> **What you have to do**
Can you convert the stretch from the line containing "Is the point" through the end of the entries below into a Markdown table with the columns Row and Entry Line, one non-blank line per row and no pictures?

> **Items**

—————

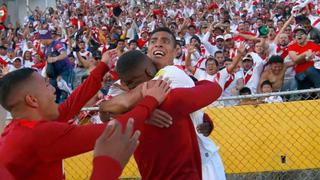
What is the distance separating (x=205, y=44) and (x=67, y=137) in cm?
919

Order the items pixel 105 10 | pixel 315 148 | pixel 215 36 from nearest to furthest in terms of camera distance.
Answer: pixel 315 148 → pixel 215 36 → pixel 105 10

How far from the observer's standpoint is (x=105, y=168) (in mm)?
1985

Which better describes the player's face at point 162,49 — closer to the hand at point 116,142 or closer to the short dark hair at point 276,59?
the hand at point 116,142

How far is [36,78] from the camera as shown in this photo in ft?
10.1

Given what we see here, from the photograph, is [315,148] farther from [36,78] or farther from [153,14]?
[153,14]

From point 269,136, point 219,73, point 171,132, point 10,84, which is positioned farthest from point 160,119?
point 219,73

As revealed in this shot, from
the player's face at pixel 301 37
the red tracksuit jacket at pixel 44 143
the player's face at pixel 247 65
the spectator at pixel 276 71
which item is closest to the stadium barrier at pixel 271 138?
the spectator at pixel 276 71

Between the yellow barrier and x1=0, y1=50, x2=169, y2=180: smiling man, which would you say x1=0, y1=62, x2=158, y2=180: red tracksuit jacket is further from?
the yellow barrier

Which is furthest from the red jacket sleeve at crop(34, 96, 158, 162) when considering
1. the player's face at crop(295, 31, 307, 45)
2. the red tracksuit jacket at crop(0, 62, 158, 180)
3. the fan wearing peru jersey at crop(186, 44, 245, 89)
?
the player's face at crop(295, 31, 307, 45)

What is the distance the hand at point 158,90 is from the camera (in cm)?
295

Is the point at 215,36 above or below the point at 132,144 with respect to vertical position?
below

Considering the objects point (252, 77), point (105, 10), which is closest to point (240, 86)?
point (252, 77)

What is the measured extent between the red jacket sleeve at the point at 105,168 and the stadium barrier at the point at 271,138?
503cm

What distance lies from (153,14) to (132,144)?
1678 centimetres
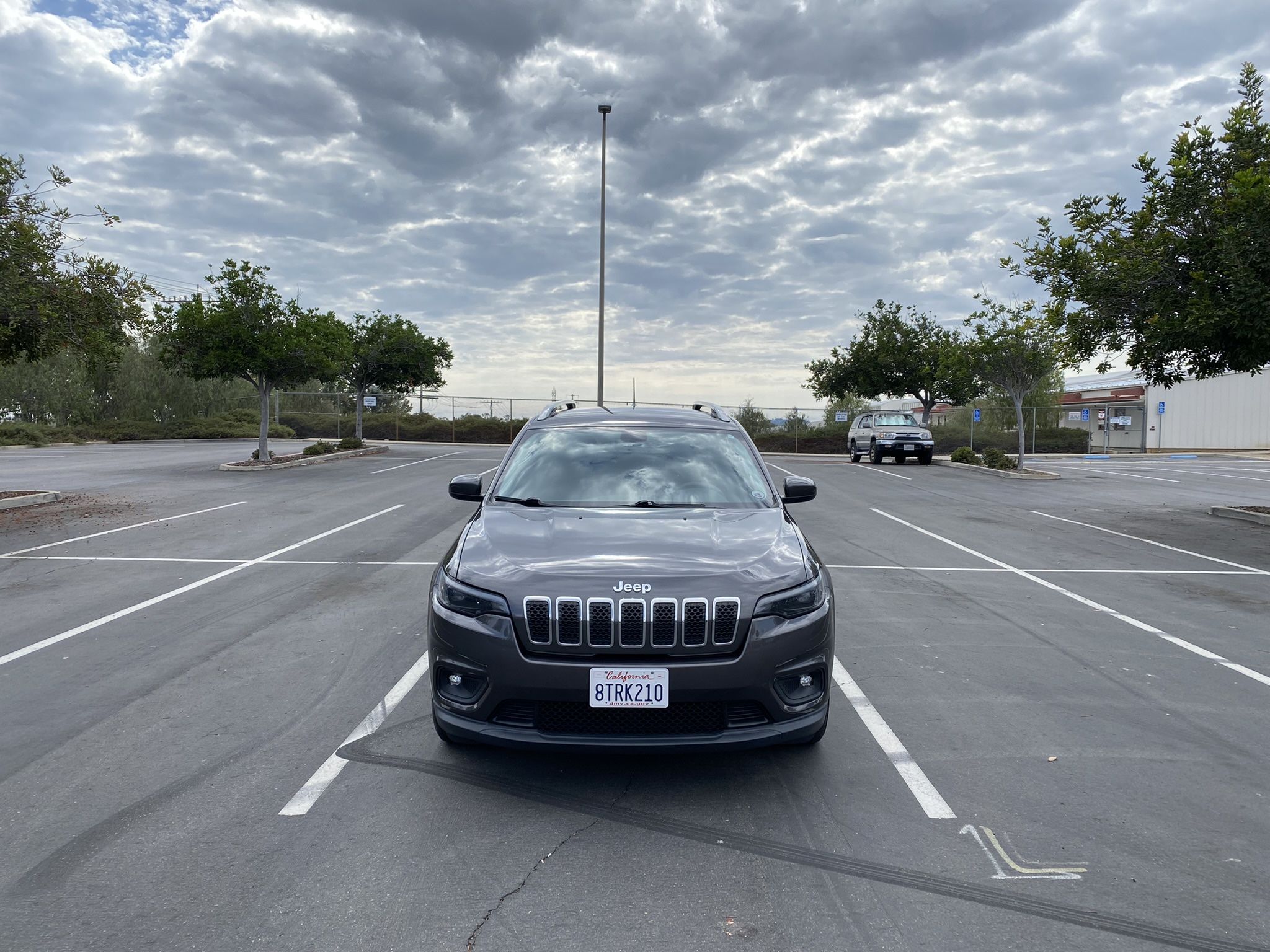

—————

> **Response for this exercise**
| Row | Entry Line |
|---|---|
| 1 | Is the point at 215,36 above or below the point at 132,144 with respect to vertical position? |
| 2 | below |
| 3 | Considering the objects point (252, 77), point (105, 10), which is closest to point (240, 86)? |
| 4 | point (252, 77) |
| 5 | What is the measured extent between the red jacket sleeve at the point at 105,168 and the stadium barrier at the point at 271,138? |
| 6 | 503cm |
| 7 | What distance lies from (153,14) to (132,144)? |
| 8 | 1678 centimetres |